Source: Clarkson Platou Hellas

In a separate weekly report, shipbroker Allied added that “the feeling of recent weeks where high prices were matched with a modest stream of vessels, has now all but dissipated. Falling steel demand will likely lead to lower steel prices and likely contributed to a drop in offered prices. Lower activity in Bangladesh and Pakistan would be expected as part of the onset of Ramadan, although it appears to have been compounded with improved earnings (relative to a month ago) to result in no activity of note this week; with exceptions being a small research vessel reportedly heading to Denmark and the Chinese-Built Shang Hang 68 sold on an ‘as is’ basis China.

Source: Allied

The financial situation across the Indian Sub-continent remains largely unchanged and the limited available tonnage means that Bangladesh and Pakistan are not losing out to Indian breakers as much as they might otherwise be. Despite the perceived ‘rush’ of sales earlier this year, the number of vessels sold is well below the trend of recent years, although low dry bulk earnings have resulted in 22 vessels sent for recycling so far this year – high in comparison to the 54 recycled throughout the entirety of 2022”.

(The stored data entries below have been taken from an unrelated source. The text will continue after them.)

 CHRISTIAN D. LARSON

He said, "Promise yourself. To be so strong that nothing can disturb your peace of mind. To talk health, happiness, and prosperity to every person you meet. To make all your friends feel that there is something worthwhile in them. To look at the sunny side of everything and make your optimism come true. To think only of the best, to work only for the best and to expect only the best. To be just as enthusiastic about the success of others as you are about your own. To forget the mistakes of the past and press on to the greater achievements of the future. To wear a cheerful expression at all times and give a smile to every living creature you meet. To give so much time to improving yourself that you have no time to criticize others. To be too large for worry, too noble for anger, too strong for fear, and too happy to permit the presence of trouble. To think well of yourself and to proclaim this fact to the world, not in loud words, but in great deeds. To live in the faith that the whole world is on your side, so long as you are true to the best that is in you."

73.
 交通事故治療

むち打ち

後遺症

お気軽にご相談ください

Meanwhile, GMS (www.gmsinc.net), the world’s leading cash buyer of ships added that “as the Holy month of Ramadan descends across much of the sub-continent and Turkey, it has once again been a far quieter week in terms of sales activity, and sentiments do seem to be more muted, with focuses currently shifted elsewhere. With Container & Dry Bulk rates firming once again, the number of firm sales candidates also appears to have dried up and this is leaving keen recyclers empty handed for yet another week. While there have been a plethora of sales at the start of the year, particularly in the Capesize Bulker and Container sectors, the supply has surprisingly slowed so much of late, it nearly seems like it has timed itself in sync with declining sub-continent prices.

Source: GMS

Steel plate prices had also found themselves going through a phase of incredible volatility but seem to have stabilized (comparatively) more since, and there is still interest from the Indian and Bangladeshi markets to acquire at the present overall levels, which are hovering close to or even well above USD 600/LDT on choice units. L/Cs remain the chief concern in Bangladesh amidst a chronic lack of liquidity in the country, and several L/Cs are left waiting for Central Bank approval, which is inevitably leading to local delays on boardings, payments, and beachings. Owners are therefore reminded that it is not exactly business as usual (especially in Pakistan and Bangladesh to an extent), despite several sales taking place there recently. Finally, at the far end, Turkey remains unchanged with its weekly (and marginal) fluctuations in import and local steel plate prices, as does the Lira continue on its seemingly unrelenting decline against the U.S. Dollar”, GMS concluded.